8. La recourante n’émet pour le surplus aucun grief quant au calcul du degré d’invalidité. Vérifié d’office, le calcul opéré par l’intimé peut être confirmé. C’est ainsi à juste titre qu’il a refusé l’octroi d’une rente d’invalidité à la recourante compte tenu d’un degré d’invalidité de 8,63 %, calculé sur la base des données statistiques de l’Enquête suisse sur la structure des salaires. L’intimé a pour le surplus estimé que la recourante pouvait, en particulier, mettre sa capacité de travail résiduelle en valeur dans un travail simple dans le domaine industriel léger, par exemple comme ouvrière à l’établi ou comme aide-administrative.
9. Le dossier étant complet, permettant ainsi à la Cour de céans de statuer en pleine connaissance de cause, on ne voit pas en quoi la réalisation d'une expertise judiciaire comportant un volet psychiatrique serait de nature à modifier les considérations qui précèdent. Il y a donc lieu d’y renoncer, par appréciation anticipée des preuves (ATF 145 I 167 consid. 4.1 ; 140 I 285 consid. 6.3.1 ; 134 I 140 consid. 5.3 ; 130 II 425 consid. 2.1).
10. a) Il s’ensuit que le recours, mal fondé, doit être rejeté et la décision attaquée confirmée.
b) La procédure de recours en matière de contestations portant sur des prestations de l’assurance-invalidité est soumise à des frais de justice (art. 69 al. 1bis LAI). Il convient de les fixer à 600 fr. et de les mettre à la charge de la partie recourante, vu le sort de ses conclusions.

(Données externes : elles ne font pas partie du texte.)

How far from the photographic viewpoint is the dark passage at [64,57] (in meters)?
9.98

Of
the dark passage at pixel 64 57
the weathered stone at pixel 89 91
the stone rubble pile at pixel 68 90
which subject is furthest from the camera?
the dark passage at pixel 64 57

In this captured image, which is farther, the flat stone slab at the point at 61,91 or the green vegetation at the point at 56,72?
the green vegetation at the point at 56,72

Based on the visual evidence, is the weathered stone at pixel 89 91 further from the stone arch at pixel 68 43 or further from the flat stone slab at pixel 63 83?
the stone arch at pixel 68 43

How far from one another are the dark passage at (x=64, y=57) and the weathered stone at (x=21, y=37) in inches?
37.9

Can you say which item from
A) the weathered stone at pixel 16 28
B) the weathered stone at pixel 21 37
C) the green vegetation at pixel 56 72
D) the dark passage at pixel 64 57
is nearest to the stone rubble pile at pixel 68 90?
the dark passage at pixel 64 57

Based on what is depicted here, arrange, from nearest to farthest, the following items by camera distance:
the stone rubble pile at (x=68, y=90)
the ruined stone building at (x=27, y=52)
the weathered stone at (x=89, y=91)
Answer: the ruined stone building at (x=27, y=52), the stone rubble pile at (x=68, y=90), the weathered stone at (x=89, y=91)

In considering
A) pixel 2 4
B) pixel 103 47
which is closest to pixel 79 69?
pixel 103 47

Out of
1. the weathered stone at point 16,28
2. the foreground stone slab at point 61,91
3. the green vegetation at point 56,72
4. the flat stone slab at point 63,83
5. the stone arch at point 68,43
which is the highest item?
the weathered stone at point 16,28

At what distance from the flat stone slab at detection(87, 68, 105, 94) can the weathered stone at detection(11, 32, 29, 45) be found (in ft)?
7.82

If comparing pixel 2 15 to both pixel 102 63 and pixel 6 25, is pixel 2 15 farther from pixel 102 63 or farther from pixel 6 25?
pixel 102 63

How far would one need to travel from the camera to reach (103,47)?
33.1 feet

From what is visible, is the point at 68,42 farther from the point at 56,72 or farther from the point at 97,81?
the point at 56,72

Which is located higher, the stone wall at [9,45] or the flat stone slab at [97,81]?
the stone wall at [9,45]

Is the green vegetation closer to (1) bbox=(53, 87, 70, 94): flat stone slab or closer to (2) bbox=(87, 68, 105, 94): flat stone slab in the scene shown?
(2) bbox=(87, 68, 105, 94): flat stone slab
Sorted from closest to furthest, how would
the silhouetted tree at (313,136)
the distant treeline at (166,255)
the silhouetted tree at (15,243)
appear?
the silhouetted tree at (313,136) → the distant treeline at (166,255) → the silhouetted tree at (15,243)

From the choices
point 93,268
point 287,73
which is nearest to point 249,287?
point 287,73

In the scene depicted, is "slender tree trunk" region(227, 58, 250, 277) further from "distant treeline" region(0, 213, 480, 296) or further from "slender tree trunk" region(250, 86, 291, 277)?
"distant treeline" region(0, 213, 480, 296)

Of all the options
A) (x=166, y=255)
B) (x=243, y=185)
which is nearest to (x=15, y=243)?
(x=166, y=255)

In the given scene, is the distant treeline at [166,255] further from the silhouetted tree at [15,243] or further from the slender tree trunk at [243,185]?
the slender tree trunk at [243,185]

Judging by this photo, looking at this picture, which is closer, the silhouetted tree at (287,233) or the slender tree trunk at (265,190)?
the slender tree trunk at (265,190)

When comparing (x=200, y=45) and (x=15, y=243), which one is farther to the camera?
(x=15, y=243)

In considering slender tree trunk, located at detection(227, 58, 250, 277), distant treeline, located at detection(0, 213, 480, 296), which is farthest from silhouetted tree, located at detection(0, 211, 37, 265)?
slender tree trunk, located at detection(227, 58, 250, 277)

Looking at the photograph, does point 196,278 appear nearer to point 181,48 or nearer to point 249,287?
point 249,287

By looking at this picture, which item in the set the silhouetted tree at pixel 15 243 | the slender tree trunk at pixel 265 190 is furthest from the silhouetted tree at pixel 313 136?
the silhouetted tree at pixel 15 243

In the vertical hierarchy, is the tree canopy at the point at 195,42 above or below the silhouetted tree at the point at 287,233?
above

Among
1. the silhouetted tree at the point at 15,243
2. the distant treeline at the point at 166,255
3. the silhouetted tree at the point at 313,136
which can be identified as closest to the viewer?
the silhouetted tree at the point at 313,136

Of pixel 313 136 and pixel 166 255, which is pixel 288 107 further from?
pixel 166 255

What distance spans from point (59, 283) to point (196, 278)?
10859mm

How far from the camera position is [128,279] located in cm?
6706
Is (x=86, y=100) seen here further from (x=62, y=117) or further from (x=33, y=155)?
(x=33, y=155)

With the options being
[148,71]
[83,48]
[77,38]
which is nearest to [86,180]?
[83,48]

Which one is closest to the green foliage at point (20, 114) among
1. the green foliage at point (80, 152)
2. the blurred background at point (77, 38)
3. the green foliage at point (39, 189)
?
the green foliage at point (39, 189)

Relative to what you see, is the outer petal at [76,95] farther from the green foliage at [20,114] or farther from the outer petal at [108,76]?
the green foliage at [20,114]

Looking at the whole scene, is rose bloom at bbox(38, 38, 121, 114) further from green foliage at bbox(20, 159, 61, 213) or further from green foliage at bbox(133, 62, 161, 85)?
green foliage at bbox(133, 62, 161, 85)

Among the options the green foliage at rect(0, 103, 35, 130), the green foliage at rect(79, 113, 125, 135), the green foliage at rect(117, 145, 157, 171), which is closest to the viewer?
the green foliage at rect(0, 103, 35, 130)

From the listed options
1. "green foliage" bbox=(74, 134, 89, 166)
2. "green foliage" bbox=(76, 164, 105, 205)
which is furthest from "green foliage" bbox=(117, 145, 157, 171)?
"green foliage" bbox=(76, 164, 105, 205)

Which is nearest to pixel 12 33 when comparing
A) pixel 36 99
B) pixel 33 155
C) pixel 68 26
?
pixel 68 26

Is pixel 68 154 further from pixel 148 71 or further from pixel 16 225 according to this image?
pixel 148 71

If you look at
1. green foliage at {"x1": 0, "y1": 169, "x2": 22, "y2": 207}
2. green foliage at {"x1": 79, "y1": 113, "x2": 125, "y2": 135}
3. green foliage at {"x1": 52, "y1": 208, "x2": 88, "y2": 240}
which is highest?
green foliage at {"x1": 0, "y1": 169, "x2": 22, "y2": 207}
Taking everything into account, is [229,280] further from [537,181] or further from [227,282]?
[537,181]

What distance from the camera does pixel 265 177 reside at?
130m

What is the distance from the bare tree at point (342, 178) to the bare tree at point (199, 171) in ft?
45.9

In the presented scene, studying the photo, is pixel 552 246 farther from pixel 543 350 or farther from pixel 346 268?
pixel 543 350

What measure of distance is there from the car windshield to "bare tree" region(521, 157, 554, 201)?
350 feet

c) Il n’y a pas lieu d’allouer de dépens à la partie recourante, qui n’obtient pas gain de cause et a procédé sans mandataire qualifié (art. 61 let. g LPGA ; ATF 127 V 205 consid. 4b).
Par ces motifs,
la Cour des assurances sociales
prononce :
II. La décision rendue le 28 novembre 2023 par l'Office de l'assurance-invalidité pour le canton de Vaud est confirmée.
III. Les frais judiciaires, arrêtés à 600 fr. (six cents francs), sont mis à la charge de Z.________.
IV. Il n'est pas alloué de dépens.
Le président : La greffière :
Du
L'arrêt qui précède, dont la rédaction a été approuvée à huis clos, est notifié à :
‑ Z.________,
‑ Office de l'assurance-invalidité pour le canton de Vaud,
- Office fédéral des assurance sociales,
par l'envoi de photocopies.
Le présent arrêt peut faire l'objet d'un recours en matière de droit public devant le Tribunal fédéral au sens des art. 82 ss LTF (loi du 17 juin 2005 sur le Tribunal fédéral ; RS 173.110), cas échéant d'un recours constitutionnel subsidiaire au sens des art. 113 ss LTF. Ces recours doivent être déposés devant le Tribunal fédéral (Schweizerhofquai 6, 6004 Lucerne) dans les trente jours qui suivent la présente notification (art. 100 al. 1 LTF).